Я повернулся на нераненый бок и обнял её, прижал голову к своей груди. Ленка не сопротивлялась, ничего не говорила - наоборот, в ответ меня обхватила с каким-то жалобным пискливым вздохом, Год назад я о таком мечтал потихоньку и представить себе не мог, что такое будет на самом деле. А сейчас я это сделал очень просто и обыденно, но всего лишь потому, что так было не очень страшно жить. Мне ничего не хотелось - ничего такого, о чём я тоже мечтал, если честно, и даже решил, что уговорю Ленку летом "попробовать". Я ведь тоже ей нравился...

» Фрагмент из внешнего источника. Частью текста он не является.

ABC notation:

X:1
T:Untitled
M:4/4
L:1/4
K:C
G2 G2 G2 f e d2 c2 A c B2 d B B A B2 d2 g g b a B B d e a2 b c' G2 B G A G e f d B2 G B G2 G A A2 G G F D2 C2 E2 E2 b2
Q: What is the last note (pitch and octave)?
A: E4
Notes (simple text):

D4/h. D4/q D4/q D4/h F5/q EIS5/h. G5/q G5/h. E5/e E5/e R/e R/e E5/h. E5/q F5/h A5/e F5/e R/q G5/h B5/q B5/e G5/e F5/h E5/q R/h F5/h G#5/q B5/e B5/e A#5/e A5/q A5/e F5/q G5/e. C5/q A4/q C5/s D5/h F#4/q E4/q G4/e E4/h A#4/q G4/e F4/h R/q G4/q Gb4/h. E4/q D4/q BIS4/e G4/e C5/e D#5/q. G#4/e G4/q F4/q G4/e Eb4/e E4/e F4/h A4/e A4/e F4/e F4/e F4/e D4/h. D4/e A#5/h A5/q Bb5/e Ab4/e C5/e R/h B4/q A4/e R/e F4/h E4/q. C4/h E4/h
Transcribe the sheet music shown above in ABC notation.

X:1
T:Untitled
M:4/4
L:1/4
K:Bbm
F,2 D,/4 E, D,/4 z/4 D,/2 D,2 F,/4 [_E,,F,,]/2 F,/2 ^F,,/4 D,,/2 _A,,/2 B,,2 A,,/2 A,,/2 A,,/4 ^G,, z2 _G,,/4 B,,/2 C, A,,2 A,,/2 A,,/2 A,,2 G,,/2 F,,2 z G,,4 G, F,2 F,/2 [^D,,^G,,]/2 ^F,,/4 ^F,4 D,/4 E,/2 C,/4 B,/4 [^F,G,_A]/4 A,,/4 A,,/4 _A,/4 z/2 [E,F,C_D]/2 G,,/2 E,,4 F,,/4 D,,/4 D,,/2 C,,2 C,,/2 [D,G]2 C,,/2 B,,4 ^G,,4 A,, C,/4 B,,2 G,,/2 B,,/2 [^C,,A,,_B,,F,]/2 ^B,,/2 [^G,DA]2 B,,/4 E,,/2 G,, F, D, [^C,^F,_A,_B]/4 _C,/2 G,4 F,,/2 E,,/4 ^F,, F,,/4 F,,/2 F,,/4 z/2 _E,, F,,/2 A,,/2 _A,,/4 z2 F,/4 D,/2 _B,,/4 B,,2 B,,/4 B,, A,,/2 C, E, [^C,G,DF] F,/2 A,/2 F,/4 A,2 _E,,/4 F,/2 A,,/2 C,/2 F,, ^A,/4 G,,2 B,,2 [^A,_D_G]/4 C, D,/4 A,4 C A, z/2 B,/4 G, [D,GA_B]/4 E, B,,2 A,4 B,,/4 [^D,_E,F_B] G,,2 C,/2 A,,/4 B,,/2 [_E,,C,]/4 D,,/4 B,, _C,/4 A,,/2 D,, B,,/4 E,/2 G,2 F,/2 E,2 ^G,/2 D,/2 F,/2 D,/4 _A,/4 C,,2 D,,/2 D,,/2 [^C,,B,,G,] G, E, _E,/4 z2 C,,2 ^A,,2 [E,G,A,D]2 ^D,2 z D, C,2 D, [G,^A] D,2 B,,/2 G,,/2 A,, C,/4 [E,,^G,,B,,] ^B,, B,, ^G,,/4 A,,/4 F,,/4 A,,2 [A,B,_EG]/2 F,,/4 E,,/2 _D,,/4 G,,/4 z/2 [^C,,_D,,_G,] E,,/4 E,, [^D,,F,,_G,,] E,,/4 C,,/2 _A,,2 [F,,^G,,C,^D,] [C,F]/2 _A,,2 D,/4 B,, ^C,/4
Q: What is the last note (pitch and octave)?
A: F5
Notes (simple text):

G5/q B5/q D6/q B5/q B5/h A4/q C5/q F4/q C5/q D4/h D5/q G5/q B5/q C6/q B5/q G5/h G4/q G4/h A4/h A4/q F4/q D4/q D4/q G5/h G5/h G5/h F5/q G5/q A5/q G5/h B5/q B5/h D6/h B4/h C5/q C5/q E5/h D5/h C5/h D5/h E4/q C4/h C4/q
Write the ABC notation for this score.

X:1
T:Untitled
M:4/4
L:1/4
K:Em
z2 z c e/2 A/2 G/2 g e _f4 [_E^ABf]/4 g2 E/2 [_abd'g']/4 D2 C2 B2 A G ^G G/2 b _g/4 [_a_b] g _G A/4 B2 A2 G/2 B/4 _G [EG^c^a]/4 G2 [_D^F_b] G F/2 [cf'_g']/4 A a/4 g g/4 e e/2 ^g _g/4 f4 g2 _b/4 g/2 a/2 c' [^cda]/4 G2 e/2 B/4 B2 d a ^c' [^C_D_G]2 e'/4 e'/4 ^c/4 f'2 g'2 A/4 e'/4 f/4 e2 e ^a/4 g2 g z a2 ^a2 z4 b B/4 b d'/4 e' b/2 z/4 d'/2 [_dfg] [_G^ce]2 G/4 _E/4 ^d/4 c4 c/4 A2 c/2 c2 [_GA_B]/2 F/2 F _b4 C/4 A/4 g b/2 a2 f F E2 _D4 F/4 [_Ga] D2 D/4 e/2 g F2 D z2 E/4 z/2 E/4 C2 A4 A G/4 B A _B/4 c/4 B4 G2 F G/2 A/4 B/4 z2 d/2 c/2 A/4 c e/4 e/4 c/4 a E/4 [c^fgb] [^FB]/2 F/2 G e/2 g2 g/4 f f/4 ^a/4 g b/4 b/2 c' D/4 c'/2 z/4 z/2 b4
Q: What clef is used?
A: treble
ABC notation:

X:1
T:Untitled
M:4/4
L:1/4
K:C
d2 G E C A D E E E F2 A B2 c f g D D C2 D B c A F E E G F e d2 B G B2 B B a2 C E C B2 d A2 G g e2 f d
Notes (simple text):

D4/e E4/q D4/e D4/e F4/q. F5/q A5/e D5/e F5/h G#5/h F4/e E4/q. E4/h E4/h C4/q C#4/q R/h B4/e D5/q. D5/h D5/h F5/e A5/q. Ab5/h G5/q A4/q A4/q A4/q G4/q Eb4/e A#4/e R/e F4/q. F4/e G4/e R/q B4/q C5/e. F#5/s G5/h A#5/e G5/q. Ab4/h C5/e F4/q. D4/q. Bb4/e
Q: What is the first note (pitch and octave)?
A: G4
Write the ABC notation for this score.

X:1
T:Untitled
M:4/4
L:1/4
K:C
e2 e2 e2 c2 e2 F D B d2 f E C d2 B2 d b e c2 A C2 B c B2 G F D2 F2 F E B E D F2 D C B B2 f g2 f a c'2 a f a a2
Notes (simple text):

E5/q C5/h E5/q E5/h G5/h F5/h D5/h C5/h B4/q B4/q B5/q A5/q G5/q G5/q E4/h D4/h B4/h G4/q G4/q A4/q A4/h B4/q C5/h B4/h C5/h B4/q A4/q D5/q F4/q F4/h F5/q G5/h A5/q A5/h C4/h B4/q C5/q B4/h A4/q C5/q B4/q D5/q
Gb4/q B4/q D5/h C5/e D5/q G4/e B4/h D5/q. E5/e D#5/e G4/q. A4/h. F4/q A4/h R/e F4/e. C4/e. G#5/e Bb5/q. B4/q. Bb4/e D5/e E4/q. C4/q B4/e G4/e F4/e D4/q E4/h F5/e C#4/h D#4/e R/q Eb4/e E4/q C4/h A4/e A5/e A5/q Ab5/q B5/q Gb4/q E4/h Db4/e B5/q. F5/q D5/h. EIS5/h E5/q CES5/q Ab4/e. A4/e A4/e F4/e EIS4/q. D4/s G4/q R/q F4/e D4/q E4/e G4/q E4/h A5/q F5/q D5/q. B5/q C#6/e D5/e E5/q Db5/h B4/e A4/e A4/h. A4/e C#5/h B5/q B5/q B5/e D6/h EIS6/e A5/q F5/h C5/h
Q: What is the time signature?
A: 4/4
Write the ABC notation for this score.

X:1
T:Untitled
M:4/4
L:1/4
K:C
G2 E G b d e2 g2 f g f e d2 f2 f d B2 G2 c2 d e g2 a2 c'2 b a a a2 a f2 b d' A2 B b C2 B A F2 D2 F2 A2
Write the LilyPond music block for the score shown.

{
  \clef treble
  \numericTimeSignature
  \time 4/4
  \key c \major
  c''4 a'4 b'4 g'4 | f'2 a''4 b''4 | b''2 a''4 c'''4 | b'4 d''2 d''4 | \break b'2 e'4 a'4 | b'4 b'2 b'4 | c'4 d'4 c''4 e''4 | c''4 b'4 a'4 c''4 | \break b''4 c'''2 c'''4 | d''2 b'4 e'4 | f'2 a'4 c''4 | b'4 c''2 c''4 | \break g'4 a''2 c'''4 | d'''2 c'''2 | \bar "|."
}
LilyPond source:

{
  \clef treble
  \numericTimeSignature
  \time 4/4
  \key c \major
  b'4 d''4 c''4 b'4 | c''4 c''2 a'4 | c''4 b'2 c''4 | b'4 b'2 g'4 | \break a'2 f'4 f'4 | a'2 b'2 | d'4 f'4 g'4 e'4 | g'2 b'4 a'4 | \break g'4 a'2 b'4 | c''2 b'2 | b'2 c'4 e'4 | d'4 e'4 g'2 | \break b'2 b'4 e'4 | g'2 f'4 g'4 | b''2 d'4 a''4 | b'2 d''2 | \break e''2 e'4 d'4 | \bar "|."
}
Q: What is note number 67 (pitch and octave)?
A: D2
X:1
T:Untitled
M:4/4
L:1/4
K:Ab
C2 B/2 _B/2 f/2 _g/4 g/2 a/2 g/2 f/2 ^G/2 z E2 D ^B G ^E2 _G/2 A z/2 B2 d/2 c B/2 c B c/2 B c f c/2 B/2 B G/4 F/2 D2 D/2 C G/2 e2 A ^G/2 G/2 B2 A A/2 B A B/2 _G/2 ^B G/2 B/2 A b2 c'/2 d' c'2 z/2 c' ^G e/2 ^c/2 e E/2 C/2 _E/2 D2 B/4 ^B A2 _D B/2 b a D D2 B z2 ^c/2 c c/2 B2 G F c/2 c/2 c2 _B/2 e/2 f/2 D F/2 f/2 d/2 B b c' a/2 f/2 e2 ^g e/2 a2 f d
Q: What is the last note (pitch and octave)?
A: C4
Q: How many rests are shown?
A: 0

Мы лежали - молча и без мыслей. Лежали, обняв друг друга. Лежали, не зная, что будет дальше и кто мы такие...
* * *Конечно, скрыть ничего не удалось. Моё ранение обнаружили уже к середине "дня".
А вот насчёт одежды мне никто ничего так и не сказал. Я соврал, что сильно поранился случайно, наткнулся на железку. И саму железку припас, положил и указал - где. Они проверили, методично, но не очень тщательно - на месте и на месте, взяли, выкинули, чтобы больше никто не покалечился, мельком посмотрели рану. Мне, правда, показалось, что осматривавший меня врач что-то заподозрил. Но у взрослого сторка по лицу и глазам что-то понять трудно. Он только спросил как-то странно: "А галстук ты свой тоже испортил?" И я сказал: "Ага, я им кровь останавливал... я его выкинул уже..." - и подумал, что теперь, по крайней мере, весь позор дальше будет на мне. Не на галстуке. Я его сожгу. Улучу момент - и сожгу обязательно. Как убитого воина.
Ну, так я тогда думал.
А вообще на базе было не до нас, если честно. Прибывал с плановой поездкой сам командующий сектором. Мы это узнали ещё утром, когда нам за завтраком раздали новые тексты. Предупредили, что петь надо будет уже завтра, так что на репетиции времени мало. Но мелодия оказалось простой, даже очень - какой-то старой, в смысле - старинной.
Мелодия - да. А вот слова...
...Я сидел в своей каюте и в который раз уже вчитывался в текст - текст песни, которую завтра мы станем петь в большом зале базы для важного гостя.
Между звёзд рога боевые поют - (Хэй, дари-дари-дари-ё!)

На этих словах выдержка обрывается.